What Are Analysis Checking Accounts?

Analysis checking is a type of business bank deposit product that helps minimize fees for companies that write large amounts of checks every month or deposit large amounts of checks into their accounts. The details of analysis checking varies from bank to bank, but there are some general similarities between these types of accounts.


Most banks allow businesses to deposit and write a certain amount of checks every month, then charge fees for each check written or deposited after that limit is reached. Banks may also charge businesses for each deposit made in an overnight depository or for each roll of change given to the business.


With an analysis checking account, banks give businesses an earning credit, equal to a certain percentage of the balance in the account, In some cases, the percentage is a fixed number disclosed when the business opens the account, while in others, the rate fluctuates based on some type of standard such as the prime rate of interest, a figure established by the Federal Reserve.


If a business's earnings credit is more than all of the fees incurred on the account, the business does not pay any fees for item processing, change orders or night drop deposits for the month.

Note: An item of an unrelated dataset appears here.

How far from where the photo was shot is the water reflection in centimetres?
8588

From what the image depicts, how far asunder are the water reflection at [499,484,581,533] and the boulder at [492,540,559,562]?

If the earnings credit is less than the total amount of the fees, the difference between the two is deducted from the business's checking account.


Banks provide companies with an analysis statement every month in addition to their regular checking account statement, detailing what fees were charged, how much the credit was and what amount (if any) was deducted from the account.


Analysis checking accounts are typically not beneficial for businesses that do not maintain large balances in their checking accounts or who do not deposit or write a lot of checks. Bankers typically have worksheets that help businesses decide whether or not analysis is beneficial for their particular circumstances.